Prompt 1:
According to the text on Indonesian oil and gas contracts, how many oil and gas companies does the IPA represent?
Prompt 2:
Reproduce, word for word, the stretch of the Indonesian oil and gas text from "In a hearing" through "in their contracts.".

++++ Source document

Renegotiation of contracts would be bad for the investment climate in Indonesia, said Taylor, who is also general manager of ConocoPhillips Indonesia, the country’s second-largest gas producer. The IPA represents the 52 oil and gas companies that operate in Indonesia, including ExxonMobil, Chevron Pacific Indonesia, and French Total E&P Indonesie.

In a hearing on Wednesday with the Tax Office, the upstream oil and gas regulator BP Migas and the State Development Finance Comptroller (BPKP), lawmakers demanded that the government renegotiate deals with oil and gas companies following revelations that many were not paying the full amount of tax as stipulated in their contracts.

Legislators also urged the government to explain why 15 oil and gas companies had not paid taxes valued at Rp 1.6 trillion.

Fuad Rachmany, director of the tax office, said at the hearing that the government was getting less than its share from sales of natural resources.

++++++++
++++ Source material

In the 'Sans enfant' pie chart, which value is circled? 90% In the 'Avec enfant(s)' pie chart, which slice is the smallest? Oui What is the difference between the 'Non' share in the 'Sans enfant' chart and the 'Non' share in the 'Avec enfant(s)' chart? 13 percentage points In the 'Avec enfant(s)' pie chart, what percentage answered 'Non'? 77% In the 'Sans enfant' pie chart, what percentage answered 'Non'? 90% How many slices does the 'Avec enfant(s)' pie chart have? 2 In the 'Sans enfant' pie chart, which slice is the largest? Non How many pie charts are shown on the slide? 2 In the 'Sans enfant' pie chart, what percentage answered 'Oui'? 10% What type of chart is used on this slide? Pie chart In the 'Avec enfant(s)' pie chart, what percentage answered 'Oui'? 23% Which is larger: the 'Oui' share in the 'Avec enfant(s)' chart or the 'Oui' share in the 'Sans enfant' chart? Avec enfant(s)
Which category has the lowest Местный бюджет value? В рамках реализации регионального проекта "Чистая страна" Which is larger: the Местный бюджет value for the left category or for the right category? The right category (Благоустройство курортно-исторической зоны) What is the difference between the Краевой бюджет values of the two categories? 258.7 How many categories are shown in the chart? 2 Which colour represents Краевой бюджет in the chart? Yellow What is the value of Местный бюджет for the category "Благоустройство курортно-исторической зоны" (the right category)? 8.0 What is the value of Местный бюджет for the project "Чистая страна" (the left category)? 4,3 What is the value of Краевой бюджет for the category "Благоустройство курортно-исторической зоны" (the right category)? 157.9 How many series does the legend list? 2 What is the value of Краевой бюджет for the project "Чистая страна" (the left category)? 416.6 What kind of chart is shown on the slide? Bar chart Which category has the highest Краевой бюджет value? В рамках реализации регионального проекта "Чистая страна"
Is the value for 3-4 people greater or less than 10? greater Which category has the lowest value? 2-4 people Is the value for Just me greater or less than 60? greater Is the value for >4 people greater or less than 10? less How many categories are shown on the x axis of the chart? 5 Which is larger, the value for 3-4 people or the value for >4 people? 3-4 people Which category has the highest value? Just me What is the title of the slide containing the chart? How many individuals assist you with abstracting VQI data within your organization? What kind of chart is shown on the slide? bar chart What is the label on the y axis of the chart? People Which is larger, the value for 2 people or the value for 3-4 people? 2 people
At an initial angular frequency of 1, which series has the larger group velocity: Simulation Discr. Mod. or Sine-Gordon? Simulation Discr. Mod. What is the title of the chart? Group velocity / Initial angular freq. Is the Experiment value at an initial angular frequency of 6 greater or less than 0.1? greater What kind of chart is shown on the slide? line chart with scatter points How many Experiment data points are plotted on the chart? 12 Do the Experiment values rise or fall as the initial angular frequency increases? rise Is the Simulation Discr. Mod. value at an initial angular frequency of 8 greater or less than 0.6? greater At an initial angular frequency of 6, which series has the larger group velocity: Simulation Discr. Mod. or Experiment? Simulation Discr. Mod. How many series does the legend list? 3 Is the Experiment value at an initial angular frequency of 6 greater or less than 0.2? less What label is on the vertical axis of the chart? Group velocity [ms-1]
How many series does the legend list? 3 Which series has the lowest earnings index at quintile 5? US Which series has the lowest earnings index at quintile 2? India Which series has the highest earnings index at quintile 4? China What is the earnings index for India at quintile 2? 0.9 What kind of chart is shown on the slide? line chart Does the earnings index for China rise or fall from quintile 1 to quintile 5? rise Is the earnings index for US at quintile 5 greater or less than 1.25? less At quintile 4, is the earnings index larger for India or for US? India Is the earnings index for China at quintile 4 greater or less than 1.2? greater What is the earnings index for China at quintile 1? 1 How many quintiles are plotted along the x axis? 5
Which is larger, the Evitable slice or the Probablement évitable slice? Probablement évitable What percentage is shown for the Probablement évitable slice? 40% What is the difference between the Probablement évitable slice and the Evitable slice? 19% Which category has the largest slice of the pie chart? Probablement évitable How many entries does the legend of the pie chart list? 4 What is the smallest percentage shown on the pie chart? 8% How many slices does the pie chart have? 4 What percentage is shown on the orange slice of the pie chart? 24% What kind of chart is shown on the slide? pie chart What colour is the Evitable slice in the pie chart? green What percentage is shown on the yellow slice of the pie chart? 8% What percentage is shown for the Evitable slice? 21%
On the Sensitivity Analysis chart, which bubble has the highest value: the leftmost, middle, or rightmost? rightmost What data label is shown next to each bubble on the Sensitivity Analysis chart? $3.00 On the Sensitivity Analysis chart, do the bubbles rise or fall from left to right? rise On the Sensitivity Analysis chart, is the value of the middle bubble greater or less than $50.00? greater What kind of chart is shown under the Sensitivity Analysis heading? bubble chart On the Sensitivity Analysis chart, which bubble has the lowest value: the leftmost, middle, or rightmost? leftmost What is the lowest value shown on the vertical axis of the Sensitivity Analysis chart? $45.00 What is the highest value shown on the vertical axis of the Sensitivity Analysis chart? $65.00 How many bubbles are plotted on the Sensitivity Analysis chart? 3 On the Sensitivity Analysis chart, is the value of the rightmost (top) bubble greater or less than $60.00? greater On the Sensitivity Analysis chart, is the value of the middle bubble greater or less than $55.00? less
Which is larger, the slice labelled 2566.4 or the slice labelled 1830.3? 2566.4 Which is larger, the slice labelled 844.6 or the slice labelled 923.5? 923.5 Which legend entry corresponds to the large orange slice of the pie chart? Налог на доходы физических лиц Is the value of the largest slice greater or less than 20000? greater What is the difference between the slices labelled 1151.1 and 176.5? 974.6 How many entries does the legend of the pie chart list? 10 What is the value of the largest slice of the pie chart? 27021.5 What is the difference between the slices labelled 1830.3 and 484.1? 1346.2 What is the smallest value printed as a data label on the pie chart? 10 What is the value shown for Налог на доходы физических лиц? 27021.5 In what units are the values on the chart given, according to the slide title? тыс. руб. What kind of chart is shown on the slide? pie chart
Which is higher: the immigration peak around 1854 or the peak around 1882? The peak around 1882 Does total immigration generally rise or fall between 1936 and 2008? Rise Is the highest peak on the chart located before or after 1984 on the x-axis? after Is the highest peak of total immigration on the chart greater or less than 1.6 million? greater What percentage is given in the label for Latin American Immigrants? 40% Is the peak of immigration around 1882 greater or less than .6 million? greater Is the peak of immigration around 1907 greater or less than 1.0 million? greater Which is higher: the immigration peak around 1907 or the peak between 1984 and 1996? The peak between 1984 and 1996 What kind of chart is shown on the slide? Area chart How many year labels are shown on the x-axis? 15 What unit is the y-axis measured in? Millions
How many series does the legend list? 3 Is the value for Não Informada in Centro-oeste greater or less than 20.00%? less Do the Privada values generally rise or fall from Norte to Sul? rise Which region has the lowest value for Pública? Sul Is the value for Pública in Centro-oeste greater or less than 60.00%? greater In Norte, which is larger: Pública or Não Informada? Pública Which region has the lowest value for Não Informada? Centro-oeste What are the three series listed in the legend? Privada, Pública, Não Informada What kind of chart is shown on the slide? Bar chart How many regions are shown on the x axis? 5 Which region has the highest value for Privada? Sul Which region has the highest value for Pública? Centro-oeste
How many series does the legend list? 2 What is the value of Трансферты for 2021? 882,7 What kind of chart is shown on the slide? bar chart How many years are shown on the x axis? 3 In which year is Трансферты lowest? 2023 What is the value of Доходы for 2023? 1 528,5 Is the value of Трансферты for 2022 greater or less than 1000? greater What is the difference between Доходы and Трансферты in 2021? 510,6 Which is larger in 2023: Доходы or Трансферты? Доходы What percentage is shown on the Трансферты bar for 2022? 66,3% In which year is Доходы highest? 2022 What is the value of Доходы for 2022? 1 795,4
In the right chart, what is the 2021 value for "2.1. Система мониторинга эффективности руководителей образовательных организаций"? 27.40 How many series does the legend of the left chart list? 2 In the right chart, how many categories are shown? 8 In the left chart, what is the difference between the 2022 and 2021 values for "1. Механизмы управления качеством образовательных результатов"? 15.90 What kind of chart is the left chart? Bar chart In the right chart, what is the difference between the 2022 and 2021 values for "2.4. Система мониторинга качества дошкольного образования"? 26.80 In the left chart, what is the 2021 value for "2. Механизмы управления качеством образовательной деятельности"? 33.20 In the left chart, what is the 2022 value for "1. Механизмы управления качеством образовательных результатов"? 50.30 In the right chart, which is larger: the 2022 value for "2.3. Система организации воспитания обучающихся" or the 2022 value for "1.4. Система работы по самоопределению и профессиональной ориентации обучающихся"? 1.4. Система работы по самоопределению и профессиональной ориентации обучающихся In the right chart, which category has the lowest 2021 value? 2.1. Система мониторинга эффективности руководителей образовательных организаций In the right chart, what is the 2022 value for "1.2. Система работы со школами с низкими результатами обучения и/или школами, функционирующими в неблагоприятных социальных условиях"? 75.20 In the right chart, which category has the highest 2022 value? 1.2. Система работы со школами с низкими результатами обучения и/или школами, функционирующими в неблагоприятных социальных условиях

++++++++

Response 1:
52

Response 2:
In a hearing on Wednesday with the Tax Office, the upstream oil and gas regulator BP Migas and the State Development Finance Comptroller (BPKP), lawmakers demanded that the government renegotiate deals with oil and gas companies following revelations that many were not paying the full amount of tax as stipulated in their contracts.